━━━━━ Records shown ━━━━━

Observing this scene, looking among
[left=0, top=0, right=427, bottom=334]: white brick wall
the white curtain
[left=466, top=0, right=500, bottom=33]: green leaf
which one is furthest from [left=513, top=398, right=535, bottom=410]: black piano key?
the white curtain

━━━━━

» Problem requirements:
Write out the data above word for word, keeping every line unchanged.

» Complete response:
Observing this scene, looking among
[left=0, top=0, right=427, bottom=334]: white brick wall
the white curtain
[left=466, top=0, right=500, bottom=33]: green leaf
which one is furthest from [left=513, top=398, right=535, bottom=410]: black piano key?
the white curtain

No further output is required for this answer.